Kenaikan harga ity disambut dengan tanggapan beragam oleh warga. Bagi sebagian ibu rumah tangga, harga Rp10.000 per seperempat kilogram masih tergolong terjangkau.
“Kalau dibanding sebelumnya yang sempat mahal sekali, harga cabai sekarang ini masih aman. Yang penting tidak sampai melambung tinggi,” kata Rina (37 tahun), warga setempat.
Meski begitu, ada pula warga yang berharap harga cabai bisa kembali turun.
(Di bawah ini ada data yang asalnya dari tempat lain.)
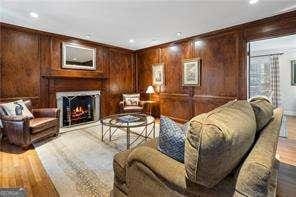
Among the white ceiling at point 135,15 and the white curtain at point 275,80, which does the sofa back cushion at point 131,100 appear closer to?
the white ceiling at point 135,15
Pasalnya, cabai merah merupakan kebutuhan pokok dapur masyarakat Minangkabau yang hampir setiap hari digunakan dalam berbagai masakan. Sedikit saja kenaikan harga, langsung terasa pada pengeluaran rumah tangga.
Di sisi lain, kondisi itu justru menimbulkan kegelisahan di kalangan petani. Beberapa petani cabai mengaku harga di tingkat pasar belum tentu berbanding lurus dengan harga yang mereka terima di kebun.
“Kalau di pasar Rp10.000 seperempat kilogram, belum tentu kami dapat harga bagus dari pengepul. Kadang tetap ditekan,” ucap Budi Amran, petani cabai di Sungai Geringging.